● Do this: Could you format everything from the line containing "How far from" down to the end of the data below as a JSON list of strings, one string per line, with blank lines left out? Keep any pictures out of the answer.

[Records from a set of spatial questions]
• • • • • • •
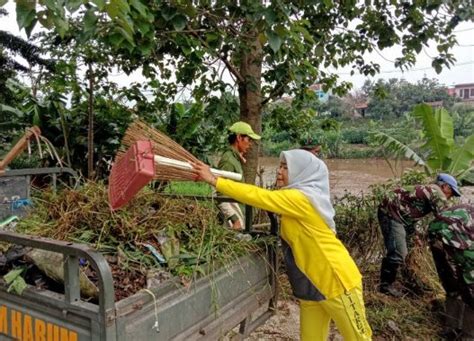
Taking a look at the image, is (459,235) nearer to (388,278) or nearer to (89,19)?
(388,278)

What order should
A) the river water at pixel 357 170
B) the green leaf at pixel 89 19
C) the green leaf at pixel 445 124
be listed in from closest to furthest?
the green leaf at pixel 89 19 → the green leaf at pixel 445 124 → the river water at pixel 357 170

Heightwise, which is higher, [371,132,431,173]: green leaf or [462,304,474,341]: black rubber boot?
[371,132,431,173]: green leaf

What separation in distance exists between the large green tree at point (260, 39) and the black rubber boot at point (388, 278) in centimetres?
171

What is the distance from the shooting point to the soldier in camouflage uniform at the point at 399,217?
398 centimetres

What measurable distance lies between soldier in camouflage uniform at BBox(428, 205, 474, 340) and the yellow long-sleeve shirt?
1.44 metres

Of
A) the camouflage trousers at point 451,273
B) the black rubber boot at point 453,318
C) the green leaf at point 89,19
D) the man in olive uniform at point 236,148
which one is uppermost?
the green leaf at point 89,19

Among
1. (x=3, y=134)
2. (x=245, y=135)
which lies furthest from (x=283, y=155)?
(x=3, y=134)

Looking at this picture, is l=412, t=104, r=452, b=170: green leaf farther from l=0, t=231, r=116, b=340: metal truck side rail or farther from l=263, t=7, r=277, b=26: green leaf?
l=0, t=231, r=116, b=340: metal truck side rail

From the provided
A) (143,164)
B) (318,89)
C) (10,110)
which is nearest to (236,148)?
(143,164)

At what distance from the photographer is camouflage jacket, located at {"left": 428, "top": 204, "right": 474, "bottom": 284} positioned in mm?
3398

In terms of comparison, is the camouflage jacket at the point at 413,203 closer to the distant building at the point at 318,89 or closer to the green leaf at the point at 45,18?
the distant building at the point at 318,89

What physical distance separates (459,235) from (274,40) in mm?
2057

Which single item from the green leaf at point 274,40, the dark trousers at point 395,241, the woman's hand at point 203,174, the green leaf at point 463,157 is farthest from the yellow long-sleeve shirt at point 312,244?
the green leaf at point 463,157

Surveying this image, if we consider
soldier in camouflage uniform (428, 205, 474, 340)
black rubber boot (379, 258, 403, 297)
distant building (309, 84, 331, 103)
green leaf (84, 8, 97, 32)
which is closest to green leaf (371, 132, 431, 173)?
distant building (309, 84, 331, 103)
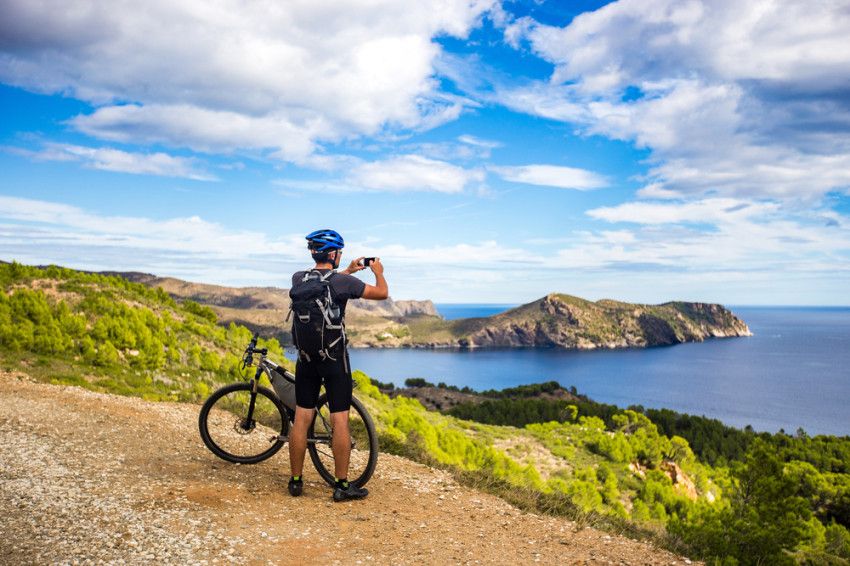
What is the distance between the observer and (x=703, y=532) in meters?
6.84

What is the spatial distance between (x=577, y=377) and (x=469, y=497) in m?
154

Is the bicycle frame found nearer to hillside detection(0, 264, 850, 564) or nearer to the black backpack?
hillside detection(0, 264, 850, 564)

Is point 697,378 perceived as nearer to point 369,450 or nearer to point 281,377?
point 369,450

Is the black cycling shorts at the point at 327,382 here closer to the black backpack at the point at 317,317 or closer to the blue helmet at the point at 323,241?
the black backpack at the point at 317,317

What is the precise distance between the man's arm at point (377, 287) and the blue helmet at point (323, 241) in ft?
1.50

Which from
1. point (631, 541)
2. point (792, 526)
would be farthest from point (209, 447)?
point (792, 526)

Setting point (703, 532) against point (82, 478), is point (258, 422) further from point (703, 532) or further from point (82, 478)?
point (703, 532)

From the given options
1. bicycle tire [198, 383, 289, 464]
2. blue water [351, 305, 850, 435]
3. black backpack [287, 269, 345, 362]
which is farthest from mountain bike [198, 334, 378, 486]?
blue water [351, 305, 850, 435]

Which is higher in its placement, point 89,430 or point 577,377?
point 89,430

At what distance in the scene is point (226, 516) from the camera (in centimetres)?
571

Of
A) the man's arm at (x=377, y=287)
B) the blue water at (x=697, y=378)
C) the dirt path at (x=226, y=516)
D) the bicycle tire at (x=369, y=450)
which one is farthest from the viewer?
the blue water at (x=697, y=378)

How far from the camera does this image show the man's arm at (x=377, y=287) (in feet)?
19.2

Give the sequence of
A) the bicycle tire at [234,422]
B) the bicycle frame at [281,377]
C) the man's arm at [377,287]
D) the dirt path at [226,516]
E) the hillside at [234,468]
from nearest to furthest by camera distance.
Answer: the dirt path at [226,516] < the man's arm at [377,287] < the hillside at [234,468] < the bicycle frame at [281,377] < the bicycle tire at [234,422]

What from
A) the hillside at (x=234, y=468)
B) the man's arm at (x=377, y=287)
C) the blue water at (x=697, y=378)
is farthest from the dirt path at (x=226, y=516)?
the blue water at (x=697, y=378)
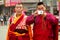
• • • • • • •
● The output:
[
  "How far from the camera does this image show the man's arm at (x=377, y=287) (in feet)?",
  "19.2",
  "Give the sequence of",
  "A) the bicycle tire at [234,422]",
  "B) the bicycle frame at [281,377]",
  "C) the man's arm at [377,287]",
  "D) the dirt path at [226,516]",
  "E) the hillside at [234,468]",
  "from nearest to furthest by camera distance.",
  "Answer: the dirt path at [226,516] < the man's arm at [377,287] < the hillside at [234,468] < the bicycle frame at [281,377] < the bicycle tire at [234,422]",
  "What from",
  "A) the hillside at (x=234, y=468)",
  "B) the man's arm at (x=377, y=287)",
  "C) the blue water at (x=697, y=378)",
  "is farthest from the dirt path at (x=226, y=516)?",
  "the blue water at (x=697, y=378)"
]